> _WRITTEN INSTRUCTION_: Rewrite the material below, swapping each "options" for "choices" and keeping everything else the same.

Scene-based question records
--- BEGIN ---

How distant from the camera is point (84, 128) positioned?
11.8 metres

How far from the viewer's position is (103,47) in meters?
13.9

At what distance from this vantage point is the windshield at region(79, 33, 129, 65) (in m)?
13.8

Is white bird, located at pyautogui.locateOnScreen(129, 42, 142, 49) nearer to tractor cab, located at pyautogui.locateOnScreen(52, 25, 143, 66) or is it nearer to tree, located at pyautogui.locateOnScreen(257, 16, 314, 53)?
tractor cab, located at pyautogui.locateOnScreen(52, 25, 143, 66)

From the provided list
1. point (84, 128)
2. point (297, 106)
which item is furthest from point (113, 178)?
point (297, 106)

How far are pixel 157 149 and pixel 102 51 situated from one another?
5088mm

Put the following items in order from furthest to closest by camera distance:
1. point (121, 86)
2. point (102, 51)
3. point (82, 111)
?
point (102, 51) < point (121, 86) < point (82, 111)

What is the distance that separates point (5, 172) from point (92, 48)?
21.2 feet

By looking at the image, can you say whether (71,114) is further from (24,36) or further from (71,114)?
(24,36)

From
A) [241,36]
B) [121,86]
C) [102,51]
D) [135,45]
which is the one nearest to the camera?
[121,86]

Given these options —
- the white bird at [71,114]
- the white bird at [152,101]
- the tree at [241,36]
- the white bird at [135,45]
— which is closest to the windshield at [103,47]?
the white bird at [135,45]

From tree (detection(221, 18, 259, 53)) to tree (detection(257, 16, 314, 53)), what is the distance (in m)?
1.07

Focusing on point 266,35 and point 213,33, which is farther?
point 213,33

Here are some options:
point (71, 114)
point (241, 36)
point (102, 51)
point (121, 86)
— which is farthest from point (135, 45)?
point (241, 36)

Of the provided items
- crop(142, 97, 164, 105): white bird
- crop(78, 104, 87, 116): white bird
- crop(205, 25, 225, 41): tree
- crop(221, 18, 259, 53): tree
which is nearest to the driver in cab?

--- END ---

> _RESPONSE TO THIS EXERCISE_:
How distant from the camera is point (84, 128) positioned?
11.8 metres

How far from the viewer's position is (103,47) in meters?
13.9

At what distance from this vantage point is the windshield at region(79, 33, 129, 65) (in m)?
13.8

Is white bird, located at pyautogui.locateOnScreen(129, 42, 142, 49) nearer to tractor cab, located at pyautogui.locateOnScreen(52, 25, 143, 66) or is it nearer to tree, located at pyautogui.locateOnScreen(257, 16, 314, 53)?
tractor cab, located at pyautogui.locateOnScreen(52, 25, 143, 66)

From the provided list
1. point (84, 128)
2. point (297, 106)
which item is furthest from point (113, 178)?
point (297, 106)

How far are pixel 157 149 and pixel 102 51 situated from one another?
5088mm

Put the following items in order from furthest to closest by camera distance:
1. point (121, 86)
2. point (102, 51)
3. point (82, 111)
?
point (102, 51) < point (121, 86) < point (82, 111)

What is the distance that separates point (5, 172) from point (92, 48)?
21.2 feet

By looking at the image, can you say whether (71,114) is further from (24,36) or further from (71,114)?
(24,36)

From
A) [241,36]
B) [121,86]
C) [102,51]
D) [135,45]
which is the one nearest to the camera?
[121,86]

Given these choices —
- the white bird at [71,114]
- the white bird at [152,101]
- the tree at [241,36]
- the white bird at [135,45]
— which is closest to the windshield at [103,47]?
the white bird at [135,45]

From tree (detection(221, 18, 259, 53)) to tree (detection(257, 16, 314, 53)), what is the distance (in m)?
1.07

Focusing on point 266,35 and point 213,33, which is farther?
point 213,33

Here are some choices:
point (71, 114)
point (241, 36)
point (102, 51)
point (121, 86)
— which is farthest from point (135, 45)?
point (241, 36)

Of the provided items
- crop(142, 97, 164, 105): white bird
- crop(78, 104, 87, 116): white bird
- crop(205, 25, 225, 41): tree
- crop(221, 18, 259, 53): tree
which is nearest to the driver in cab?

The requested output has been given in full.